__What the exercise asks__
Return every line of the records that contains the word "wooden", matching case exactly.

__Dataset entries__
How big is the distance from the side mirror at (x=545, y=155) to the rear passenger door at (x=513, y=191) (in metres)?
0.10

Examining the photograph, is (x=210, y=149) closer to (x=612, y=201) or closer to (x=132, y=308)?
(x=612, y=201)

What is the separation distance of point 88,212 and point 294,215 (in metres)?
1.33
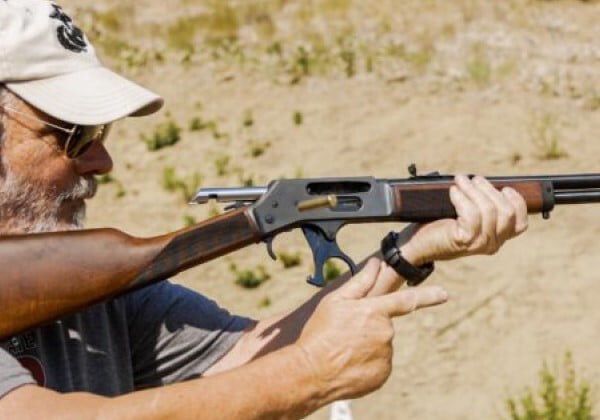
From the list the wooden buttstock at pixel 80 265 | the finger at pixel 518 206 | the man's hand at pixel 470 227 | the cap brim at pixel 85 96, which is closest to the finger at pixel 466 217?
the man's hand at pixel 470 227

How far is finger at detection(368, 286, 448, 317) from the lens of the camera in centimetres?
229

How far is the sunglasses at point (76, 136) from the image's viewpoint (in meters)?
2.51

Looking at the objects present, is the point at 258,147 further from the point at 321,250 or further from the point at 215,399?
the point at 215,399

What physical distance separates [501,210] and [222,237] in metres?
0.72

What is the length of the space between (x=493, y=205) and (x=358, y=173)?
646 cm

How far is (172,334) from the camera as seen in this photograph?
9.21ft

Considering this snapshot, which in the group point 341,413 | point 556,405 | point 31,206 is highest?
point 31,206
==
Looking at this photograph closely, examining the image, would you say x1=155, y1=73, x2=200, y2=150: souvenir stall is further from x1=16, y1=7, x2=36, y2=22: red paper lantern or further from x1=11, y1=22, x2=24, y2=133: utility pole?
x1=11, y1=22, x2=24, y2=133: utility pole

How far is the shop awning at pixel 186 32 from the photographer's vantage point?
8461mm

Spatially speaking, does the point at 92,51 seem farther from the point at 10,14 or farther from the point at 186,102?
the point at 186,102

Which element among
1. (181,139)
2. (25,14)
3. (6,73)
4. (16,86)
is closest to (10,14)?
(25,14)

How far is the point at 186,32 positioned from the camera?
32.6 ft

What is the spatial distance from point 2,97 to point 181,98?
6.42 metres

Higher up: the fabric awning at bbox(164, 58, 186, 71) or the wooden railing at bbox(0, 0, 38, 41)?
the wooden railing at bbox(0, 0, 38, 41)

__Complete output__
From the list the wooden buttstock at pixel 80 265 | the finger at pixel 518 206 | the man's hand at pixel 470 227 | the cap brim at pixel 85 96, which is closest to the finger at pixel 466 217?
Higher up: the fabric awning at bbox(164, 58, 186, 71) or the wooden railing at bbox(0, 0, 38, 41)?
the wooden railing at bbox(0, 0, 38, 41)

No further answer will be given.